(Records contained in a dataset)
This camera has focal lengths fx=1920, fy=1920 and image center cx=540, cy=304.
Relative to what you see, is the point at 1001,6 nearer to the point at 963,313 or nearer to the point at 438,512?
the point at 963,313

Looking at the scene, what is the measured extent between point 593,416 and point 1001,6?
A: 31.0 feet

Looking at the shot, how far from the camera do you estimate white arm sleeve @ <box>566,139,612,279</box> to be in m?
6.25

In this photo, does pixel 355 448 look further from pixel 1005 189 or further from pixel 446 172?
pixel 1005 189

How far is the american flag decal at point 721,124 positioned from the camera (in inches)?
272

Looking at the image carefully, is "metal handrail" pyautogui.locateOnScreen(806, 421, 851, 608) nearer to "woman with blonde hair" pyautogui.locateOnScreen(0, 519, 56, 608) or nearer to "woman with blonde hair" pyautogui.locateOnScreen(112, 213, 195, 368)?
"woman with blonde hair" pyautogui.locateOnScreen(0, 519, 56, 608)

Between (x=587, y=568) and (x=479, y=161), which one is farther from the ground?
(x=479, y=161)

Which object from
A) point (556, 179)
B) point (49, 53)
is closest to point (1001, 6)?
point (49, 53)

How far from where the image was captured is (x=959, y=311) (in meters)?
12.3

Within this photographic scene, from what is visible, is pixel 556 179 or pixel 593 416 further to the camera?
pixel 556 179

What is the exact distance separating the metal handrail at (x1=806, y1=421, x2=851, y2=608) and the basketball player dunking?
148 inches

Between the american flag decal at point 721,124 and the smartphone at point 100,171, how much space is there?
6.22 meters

AIM: Reproduce the material from the line containing "What is the exact" through the end of the material, requests included, shifting each distance in the answers up by 48.

EXERCISE RESPONSE:
What is the exact distance separating the metal handrail at (x1=806, y1=421, x2=851, y2=608) and the basketball player dunking?
196 inches

Between the american flag decal at point 721,124 and the smartphone at point 100,171, how much space is there?
54.22 meters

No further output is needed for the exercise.